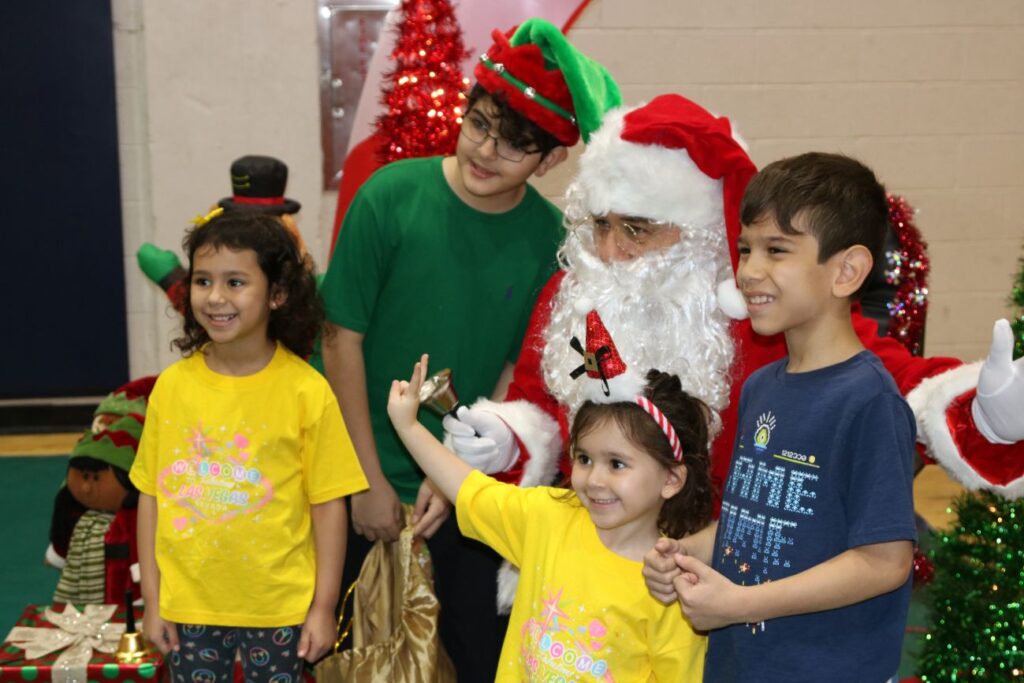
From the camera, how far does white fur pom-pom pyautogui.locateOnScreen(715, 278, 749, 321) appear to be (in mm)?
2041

--

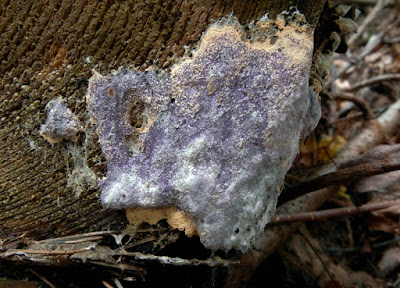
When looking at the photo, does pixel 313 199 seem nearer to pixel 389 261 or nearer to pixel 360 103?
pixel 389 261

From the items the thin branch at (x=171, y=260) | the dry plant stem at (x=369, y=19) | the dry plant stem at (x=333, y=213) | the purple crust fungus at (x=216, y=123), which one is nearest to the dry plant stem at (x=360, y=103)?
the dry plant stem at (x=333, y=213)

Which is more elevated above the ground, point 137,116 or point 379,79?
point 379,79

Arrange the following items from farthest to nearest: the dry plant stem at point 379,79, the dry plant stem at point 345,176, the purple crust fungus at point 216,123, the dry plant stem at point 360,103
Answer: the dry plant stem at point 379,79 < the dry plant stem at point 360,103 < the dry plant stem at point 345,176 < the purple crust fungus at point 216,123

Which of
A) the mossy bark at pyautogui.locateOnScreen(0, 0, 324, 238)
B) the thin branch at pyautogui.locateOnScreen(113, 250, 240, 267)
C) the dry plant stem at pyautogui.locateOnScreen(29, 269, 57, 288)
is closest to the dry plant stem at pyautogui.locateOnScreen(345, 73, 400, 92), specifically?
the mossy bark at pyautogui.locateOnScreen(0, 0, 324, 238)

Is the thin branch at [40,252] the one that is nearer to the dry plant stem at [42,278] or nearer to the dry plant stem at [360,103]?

--

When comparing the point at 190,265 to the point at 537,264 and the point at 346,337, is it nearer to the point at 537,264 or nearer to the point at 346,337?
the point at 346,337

• _Task details_: Print everything from the line containing "Which is more" down to the line containing "Is the thin", exactly as it appears in the data.

• _Written answer_:
Which is more elevated above the ground, point 137,116 or point 379,79?
point 379,79

Arrange the following items from farthest to nearest: the dry plant stem at point 379,79, the dry plant stem at point 345,176, the purple crust fungus at point 216,123, the dry plant stem at point 360,103
Answer: the dry plant stem at point 379,79 < the dry plant stem at point 360,103 < the dry plant stem at point 345,176 < the purple crust fungus at point 216,123

Which of
A) the mossy bark at pyautogui.locateOnScreen(0, 0, 324, 238)
B) the thin branch at pyautogui.locateOnScreen(113, 250, 240, 267)
C) the dry plant stem at pyautogui.locateOnScreen(29, 269, 57, 288)
is closest to the dry plant stem at pyautogui.locateOnScreen(345, 73, 400, 92), specifically?
the mossy bark at pyautogui.locateOnScreen(0, 0, 324, 238)

Is the thin branch at [40,252] the one that is nearer to the dry plant stem at [42,278] or nearer to the dry plant stem at [360,103]?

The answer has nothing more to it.